“妈妈,我想参加八日后的花魁赛,这事能往后延一延吗?”
老鸨疑惑不解。
“丫头,花魁赛可不是你想参加就能参加的,每家青楼能推的也就几名姑娘,琴棋书画舞你样样不会,又凭什么去参赛?”
何玉拉上她手臂摇晃起来。
“妈妈,五项才艺我自有办法,你就先给我匀一个名额嘛!”
“你能有什么办法?且先跟我说说”
这个,得问身后的那帮人,她虚虚地回道:
“目前…还不好说,但肯定是有办法”
老鸨甩开她手,当即黑脸。
楼里人手已经够多的了,更不缺像她这般资质平平的姑娘,要不是凭着特别的印象和那一番话,又怎会收下她?如今竟敢提这等荒唐要求。
“胡闹!我看你这是要坏了春风楼名声!花魁赛当日就按我说的办!”
话毕她气冲冲地转身走人。
何玉在后头一边追一边恳求她给个机会,老鸨却径直离去,再没理人。
摇摇头,她暗忖这件事还真不好办呐!
房内来回踱步捶着手,本想趁着闲下的间隙给他们发个信息求助一下,但哪知下一瞬房门被推开,一侍女快步进来拉着她一路到后厨,又开始忙活起来。

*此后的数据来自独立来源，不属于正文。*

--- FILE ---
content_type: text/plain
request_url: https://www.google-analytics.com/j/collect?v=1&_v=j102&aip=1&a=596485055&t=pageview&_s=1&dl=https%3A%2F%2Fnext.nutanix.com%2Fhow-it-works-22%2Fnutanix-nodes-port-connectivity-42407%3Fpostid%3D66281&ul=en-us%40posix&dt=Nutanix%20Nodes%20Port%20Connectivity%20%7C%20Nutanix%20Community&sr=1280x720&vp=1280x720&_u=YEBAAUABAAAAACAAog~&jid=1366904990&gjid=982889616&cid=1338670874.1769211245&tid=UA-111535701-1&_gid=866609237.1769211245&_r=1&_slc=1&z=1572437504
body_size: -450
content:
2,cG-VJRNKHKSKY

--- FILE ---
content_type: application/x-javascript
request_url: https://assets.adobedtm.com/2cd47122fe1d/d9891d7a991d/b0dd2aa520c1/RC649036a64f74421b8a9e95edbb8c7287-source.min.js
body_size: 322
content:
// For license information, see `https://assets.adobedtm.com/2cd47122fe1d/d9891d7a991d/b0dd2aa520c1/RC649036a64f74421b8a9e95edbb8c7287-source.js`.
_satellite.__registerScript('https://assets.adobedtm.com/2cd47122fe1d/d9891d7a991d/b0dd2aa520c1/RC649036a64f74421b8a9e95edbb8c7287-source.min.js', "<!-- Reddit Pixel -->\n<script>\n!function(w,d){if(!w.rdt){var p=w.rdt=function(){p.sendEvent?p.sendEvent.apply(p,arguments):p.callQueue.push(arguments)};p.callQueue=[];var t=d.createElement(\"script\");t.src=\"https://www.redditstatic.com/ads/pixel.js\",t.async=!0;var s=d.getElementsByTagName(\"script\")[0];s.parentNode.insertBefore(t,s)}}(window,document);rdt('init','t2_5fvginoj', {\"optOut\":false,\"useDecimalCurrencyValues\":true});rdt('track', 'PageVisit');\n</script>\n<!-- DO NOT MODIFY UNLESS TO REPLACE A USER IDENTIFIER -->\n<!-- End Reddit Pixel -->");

直到入夜客人来得差不多后,她才得以停下手中的活,侍女将一装满热乎菜的托盘递来,并给她戴上了丝质的面纱。
“妈妈有吩咐,让你去学习怎么伺候客人,期间面纱不许摘下”
白天干活,晚上学习,还真是物尽其用真正耐用啊!
她扯了扯面纱下的嘴角,转身离开厨房。
推开二楼雅间门,只见三两姑娘在抚琴弹琵琶,桌前俩客人听着曲,由蕊蝶和另一名姑娘伺候着。
放下菜后,其中一位爷见她戴着面纱,玩味地上下打量起来。
“哟!看来桂娘又觅得一位良子!预备何时破题呀?”
这种话都问得出口,真是个流氓的常客。
她没理会,拿着托盘低头默默退至一旁。
蕊蝶身旁的姑娘轻笑。
“按妈妈心思来看,约摸是花魁赛期间”
她转向何玉。
“我猜得可对啊?妹妹”
抬起头,一双狭长眼眸映入,这不就是黄昏时嘲笑自己没才艺的那个姑娘吗?
何玉忍着气,嚅了嚅嘴没有回答,实在是不想理会。
蕊蝶见空气变得异常安静,赶忙出言道:
“宜画,妹妹才初来,兴许妈妈还没来得及安排呢!”
那位爷笑了笑。
“若真是如你所说,那就巧了,我可听说怡春楼也打算在花魁赛上推出几位新良子,届时就看你们两家谁能更胜一筹了呀!”
蕊蝶和宜画听闻皆凝了笑。
看来怡春楼是他们的竞争对手,何玉一边听一边记下了。
两人很快就恢复如常神色,蕊蝶笑道:
“爷,您忘了吗?花魁赛常胜者在我们春风楼之内,如此情形下,良子又如何能差?”
嗯?一句话没说,压力怎么就悄悄地来到了自己这边?何玉纳闷了。
宜画附和道:
“是啊爷!任怡春楼再如何学,也还是没能学出一届花魁来呀!”
那位爷又玩味地笑了。
“话虽如此,但花魁矜贵,不是谁都能一亲芳泽的,实话实说,怡春楼里年轻貌美的姑娘可比你们这要多得多呀!”
蕊蝶和宜画又凝了笑容,郁气不已,恢复神色后只能尴尬笑笑。
看来是有力的竞争对手啊,何玉低眸沉思着,片刻后脑袋“叮”了一下,亮起神色来。
这可是个绝佳的切入点啊!如果能帮助他们ko掉竞争对手,那花魁赛的参赛名额不就能交换到手了吗?